Exercise goal.
Please restate word for word only the lines that start at the one containing "common name: rodent" and continue to the final line of the material.

──────── Data in this exercise

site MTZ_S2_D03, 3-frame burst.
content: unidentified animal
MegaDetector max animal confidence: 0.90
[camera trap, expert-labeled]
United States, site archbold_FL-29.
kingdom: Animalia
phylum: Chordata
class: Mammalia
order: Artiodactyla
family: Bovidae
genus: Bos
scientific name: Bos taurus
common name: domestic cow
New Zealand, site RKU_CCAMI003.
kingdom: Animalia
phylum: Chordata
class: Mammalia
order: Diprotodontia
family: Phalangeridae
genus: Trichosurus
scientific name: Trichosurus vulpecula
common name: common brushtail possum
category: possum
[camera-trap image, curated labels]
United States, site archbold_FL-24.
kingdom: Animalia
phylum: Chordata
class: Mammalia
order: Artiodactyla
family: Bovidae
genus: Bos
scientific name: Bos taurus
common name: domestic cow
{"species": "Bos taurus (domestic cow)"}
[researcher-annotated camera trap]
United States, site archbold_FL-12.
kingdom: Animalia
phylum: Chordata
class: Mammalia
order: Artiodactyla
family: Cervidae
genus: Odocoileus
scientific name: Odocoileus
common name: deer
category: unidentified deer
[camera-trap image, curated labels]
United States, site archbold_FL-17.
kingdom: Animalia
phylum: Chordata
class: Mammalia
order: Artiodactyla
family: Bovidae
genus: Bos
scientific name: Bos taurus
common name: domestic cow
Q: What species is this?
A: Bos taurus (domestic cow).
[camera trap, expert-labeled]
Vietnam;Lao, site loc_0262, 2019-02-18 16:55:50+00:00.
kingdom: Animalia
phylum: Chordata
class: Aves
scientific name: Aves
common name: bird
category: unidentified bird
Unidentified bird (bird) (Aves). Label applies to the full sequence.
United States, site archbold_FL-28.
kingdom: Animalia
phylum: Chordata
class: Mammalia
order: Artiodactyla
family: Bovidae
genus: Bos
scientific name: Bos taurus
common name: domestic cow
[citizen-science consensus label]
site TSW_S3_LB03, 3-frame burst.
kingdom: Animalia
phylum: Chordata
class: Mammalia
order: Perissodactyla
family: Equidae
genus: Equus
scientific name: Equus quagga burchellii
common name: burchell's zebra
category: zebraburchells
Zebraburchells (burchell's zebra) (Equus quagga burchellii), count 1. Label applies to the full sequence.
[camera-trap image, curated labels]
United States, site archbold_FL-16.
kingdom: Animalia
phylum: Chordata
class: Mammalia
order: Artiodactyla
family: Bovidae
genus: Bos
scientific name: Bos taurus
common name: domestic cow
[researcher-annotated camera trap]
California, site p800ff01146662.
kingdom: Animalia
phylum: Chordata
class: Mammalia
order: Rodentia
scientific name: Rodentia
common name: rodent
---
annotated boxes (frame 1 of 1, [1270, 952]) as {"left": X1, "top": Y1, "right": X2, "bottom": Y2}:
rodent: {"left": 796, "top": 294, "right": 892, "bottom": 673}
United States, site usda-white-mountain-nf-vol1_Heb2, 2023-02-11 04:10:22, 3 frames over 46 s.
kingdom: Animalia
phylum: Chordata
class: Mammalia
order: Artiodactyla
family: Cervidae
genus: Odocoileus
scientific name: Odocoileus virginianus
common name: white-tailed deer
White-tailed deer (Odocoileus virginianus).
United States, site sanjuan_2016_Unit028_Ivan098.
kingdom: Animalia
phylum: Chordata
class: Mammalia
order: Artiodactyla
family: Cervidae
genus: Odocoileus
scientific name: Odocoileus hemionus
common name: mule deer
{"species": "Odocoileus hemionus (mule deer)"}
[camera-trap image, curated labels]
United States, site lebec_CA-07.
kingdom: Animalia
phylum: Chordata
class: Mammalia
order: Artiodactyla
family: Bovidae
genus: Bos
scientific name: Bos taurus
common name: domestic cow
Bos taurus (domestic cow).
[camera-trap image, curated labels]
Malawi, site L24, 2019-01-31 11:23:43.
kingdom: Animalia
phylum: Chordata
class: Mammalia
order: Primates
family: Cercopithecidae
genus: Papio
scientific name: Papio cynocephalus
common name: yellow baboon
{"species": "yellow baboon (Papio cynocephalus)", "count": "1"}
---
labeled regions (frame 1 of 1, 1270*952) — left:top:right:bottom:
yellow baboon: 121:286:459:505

────────────────

Response box.
common name: rodent
---
annotated boxes (frame 1 of 1, [1270, 952]) as {"left": X1, "top": Y1, "right": X2, "bottom": Y2}:
rodent: {"left": 796, "top": 294, "right": 892, "bottom": 673}
United States, site usda-white-mountain-nf-vol1_Heb2, 2023-02-11 04:10:22, 3 frames over 46 s.
kingdom: Animalia
phylum: Chordata
class: Mammalia
order: Artiodactyla
family: Cervidae
genus: Odocoileus
scientific name: Odocoileus virginianus
common name: white-tailed deer
White-tailed deer (Odocoileus virginianus).
United States, site sanjuan_2016_Unit028_Ivan098.
kingdom: Animalia
phylum: Chordata
class: Mammalia
order: Artiodactyla
family: Cervidae
genus: Odocoileus
scientific name: Odocoileus hemionus
common name: mule deer
{"species": "Odocoileus hemionus (mule deer)"}
[camera-trap image, curated labels]
United States, site lebec_CA-07.
kingdom: Animalia
phylum: Chordata
class: Mammalia
order: Artiodactyla
family: Bovidae
genus: Bos
scientific name: Bos taurus
common name: domestic cow
Bos taurus (domestic cow).
[camera-trap image, curated labels]
Malawi, site L24, 2019-01-31 11:23:43.
kingdom: Animalia
phylum: Chordata
class: Mammalia
order: Primates
family: Cercopithecidae
genus: Papio
scientific name: Papio cynocephalus
common name: yellow baboon
{"species": "yellow baboon (Papio cynocephalus)", "count": "1"}
---
labeled regions (frame 1 of 1, 1270*952) — left:top:right:bottom:
yellow baboon: 121:286:459:505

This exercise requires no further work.